— Begin SUPPLIED MATERIAL —

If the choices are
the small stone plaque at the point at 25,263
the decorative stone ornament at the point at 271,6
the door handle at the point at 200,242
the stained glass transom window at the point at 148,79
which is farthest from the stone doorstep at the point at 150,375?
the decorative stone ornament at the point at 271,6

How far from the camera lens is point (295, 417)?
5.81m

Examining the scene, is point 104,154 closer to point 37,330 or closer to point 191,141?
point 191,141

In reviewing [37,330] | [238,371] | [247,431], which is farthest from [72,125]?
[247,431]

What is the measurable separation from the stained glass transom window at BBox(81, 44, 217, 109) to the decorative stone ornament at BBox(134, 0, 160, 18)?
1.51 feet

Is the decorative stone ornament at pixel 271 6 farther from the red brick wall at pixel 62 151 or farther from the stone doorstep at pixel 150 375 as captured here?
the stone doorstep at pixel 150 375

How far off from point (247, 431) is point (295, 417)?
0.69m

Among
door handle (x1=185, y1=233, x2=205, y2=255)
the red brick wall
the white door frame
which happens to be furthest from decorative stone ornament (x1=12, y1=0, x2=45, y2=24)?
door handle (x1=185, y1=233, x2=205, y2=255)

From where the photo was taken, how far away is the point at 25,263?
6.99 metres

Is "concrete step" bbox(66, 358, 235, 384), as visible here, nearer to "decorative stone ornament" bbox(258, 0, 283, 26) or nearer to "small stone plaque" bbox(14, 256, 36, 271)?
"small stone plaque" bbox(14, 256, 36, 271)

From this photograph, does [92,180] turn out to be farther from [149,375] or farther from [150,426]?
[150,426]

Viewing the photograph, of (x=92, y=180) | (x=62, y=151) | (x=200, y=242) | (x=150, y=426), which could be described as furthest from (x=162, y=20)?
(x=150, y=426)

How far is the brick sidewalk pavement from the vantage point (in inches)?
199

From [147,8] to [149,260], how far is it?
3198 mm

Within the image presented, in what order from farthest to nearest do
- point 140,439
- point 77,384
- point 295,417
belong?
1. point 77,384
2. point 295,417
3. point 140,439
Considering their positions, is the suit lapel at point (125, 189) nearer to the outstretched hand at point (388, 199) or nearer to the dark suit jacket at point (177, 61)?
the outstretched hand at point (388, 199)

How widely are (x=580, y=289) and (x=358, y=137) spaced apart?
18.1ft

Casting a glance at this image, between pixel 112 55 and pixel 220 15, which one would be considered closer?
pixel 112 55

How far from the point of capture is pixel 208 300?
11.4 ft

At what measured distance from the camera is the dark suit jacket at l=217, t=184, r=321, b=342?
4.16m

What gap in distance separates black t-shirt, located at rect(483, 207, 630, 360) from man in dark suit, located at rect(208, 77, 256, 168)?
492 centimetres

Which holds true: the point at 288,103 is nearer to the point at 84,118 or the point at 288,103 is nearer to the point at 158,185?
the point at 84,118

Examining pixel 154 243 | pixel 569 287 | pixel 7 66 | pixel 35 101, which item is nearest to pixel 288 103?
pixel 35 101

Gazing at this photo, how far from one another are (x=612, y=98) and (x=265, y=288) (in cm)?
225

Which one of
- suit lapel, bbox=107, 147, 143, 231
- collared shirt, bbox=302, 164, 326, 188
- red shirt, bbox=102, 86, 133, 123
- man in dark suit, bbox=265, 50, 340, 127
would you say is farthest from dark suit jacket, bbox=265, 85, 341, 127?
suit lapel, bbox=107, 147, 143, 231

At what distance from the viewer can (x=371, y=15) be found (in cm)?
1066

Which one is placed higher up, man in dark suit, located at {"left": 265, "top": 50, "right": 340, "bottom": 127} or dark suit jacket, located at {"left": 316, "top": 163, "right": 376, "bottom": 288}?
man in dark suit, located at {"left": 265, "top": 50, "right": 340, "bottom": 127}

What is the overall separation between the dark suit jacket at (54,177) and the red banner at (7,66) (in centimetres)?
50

— End SUPPLIED MATERIAL —

* REQUIREMENT:
Output the lines of the material as a Markdown table with the columns Num and Content, starting at the line that contains "What is the overall" and ending at the end of the material. Leave out blank lines.

* RIGHT ANSWER:
| Num | Content |
|---|---|
| 1 | What is the overall separation between the dark suit jacket at (54,177) and the red banner at (7,66) (in centimetres)? |
| 2 | 50 |